2) add a "miso" after the _runningCore = _runningCore + 1;
3) change the _runningCore = _runningCore + 1; to use a lwarx/stwcx. to perform an atomic add.
4) Enable both threads on each core and increase then number of cores to 8.
Is this expected processor behavior? I can find no documentation stating how long a write from one core will take to be visible by another core but it seems odd that that time would be indefinite.
The piece of code shared by customer is partial.
Has customer used Codewarrior tool to run this code? If yes, please ask them to share the source code of this.
Also, we would like to know the MMU settings of the addresses written in this code.
> Has customer used Codewarrior tool to run this code?
No, I do not have Codewarrior.
> Also, we would like to know the MMU settings of the addresses written in this code.
In my example _runningCore and interferenceMemory are on the same page. The MMU setting of each core for the page is:
core 0:
address| physical |ts|tid|tgs|tlpid| idx|way|set| pagesize | IPROT | WIMGE | U0123 | URWX | SRWX | X01 | mas1 mas2 mas3 mas7
01812000--01812FFF| 06182000--06182FFF | 1| 01| 0| 00| 292| 5| 12| 4 KB | - | --M-- | U---- | URWX | SRWX | X-- | 80011100 01812004 0618203F 00000000
core 2:
address| physical |ts|tid|tgs|tlpid| idx|way|set| pagesize | IPROT | WIMGE | U0123 | URWX | SRWX | X01 | mas1 mas2 mas3 mas7
01812000--01812FFF| 06182000--06182FFF | 1| 01| 0| 00| 092| 1| 12| 4 KB | - | --M-- | U---- | URWX | SRWX | X-- | 80011100 01812004 0618203F 00000000
core 4:
address| physical |ts|tid|tgs|tlpid| idx|way|set| pagesize | IPROT | WIMGE | U0123 | URWX | SRWX | X01 | mas1 mas2 mas3 mas7
01812000--01812FFF| 06182000--06182FFF | 1| 01| 0| 00| 092| 1| 12| 4 KB | - | --M-- | U---- | URWX | SRWX | X-- | 80011100 01812004 0618203F 00000000
core 6
address| physical |ts|tid|tgs|tlpid| idx|way|set| pagesize | IPROT | WIMGE | U0123 | URWX | SRWX | X01 | mas1 mas2 mas3 mas7
01812000--01812FFF| 06182000--06182FFF | 1| 01| 0| 00| 092| 1| 12| 4 KB | - | --M-- | U---- | URWX | SRWX | X-- | 80011100 01812004 0618203F 00000000
One thing I discovered while reproducing my results so I could collect this data is if L1 was disable on all cores the code completed as expected.
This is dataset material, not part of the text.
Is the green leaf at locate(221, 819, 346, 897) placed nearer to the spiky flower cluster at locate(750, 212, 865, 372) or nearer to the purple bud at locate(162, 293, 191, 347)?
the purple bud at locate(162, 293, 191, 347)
Refer EREF_RM.pdf from www.nxp.com
This document does not mention the attributes 'Way' and 'Set'. What is the purpose of setting these attributes?
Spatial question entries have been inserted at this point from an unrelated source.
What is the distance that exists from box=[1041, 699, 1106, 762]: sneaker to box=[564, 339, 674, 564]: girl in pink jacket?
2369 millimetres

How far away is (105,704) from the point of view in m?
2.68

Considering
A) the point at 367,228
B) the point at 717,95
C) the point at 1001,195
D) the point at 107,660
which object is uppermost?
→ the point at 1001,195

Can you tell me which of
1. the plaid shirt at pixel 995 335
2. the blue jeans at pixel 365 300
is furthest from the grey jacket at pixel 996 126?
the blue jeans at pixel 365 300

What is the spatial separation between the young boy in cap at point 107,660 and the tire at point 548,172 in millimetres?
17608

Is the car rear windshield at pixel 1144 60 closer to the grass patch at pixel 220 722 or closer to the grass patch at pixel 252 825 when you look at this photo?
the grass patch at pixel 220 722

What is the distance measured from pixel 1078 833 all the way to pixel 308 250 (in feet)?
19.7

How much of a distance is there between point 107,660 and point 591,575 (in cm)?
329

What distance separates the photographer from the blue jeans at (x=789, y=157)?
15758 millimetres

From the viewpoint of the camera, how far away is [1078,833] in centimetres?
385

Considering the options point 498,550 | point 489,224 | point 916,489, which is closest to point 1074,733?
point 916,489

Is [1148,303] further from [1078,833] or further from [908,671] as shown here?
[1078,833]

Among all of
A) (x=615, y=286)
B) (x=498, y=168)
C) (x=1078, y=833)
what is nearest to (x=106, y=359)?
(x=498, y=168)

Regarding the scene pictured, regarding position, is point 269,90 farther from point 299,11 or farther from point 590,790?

Our suggestion is to remove these attributes and try to run the code.
There is a possibility that these affects the MMU settings and that is why core get stuck.
yipingwang: Check the e6500 core reference manual. The L2 TLB array TLB0 is 1024-entry, 8-way set-associative unified. I.e. is has sets and ways like a cache.
We wanted to rule out any issue with MMU settings.
If there is any CodeWarrior project that you have used for this scenario we would have been able to made some changes in that code and would have been able to see its effects.
Since that is not possible we will create a test code for this scenario in CodeWarrior tool. This might take some days from our side.
I am not able to reproduce this issue.
A 32-bit write from one of the cores is observed by the other core. I have written a sample code in CodeWarrior_Power_PC. Attached the zip file.
Core 0 checks whether DDR location data is 0x1 or not in loop.
Core1 writes data 0x1 to that particular DDR location after some delay.
Both the cores are running simultaneously.
After data is changed it prints 'Success'.
Please make a similar CW program if there is any additional query.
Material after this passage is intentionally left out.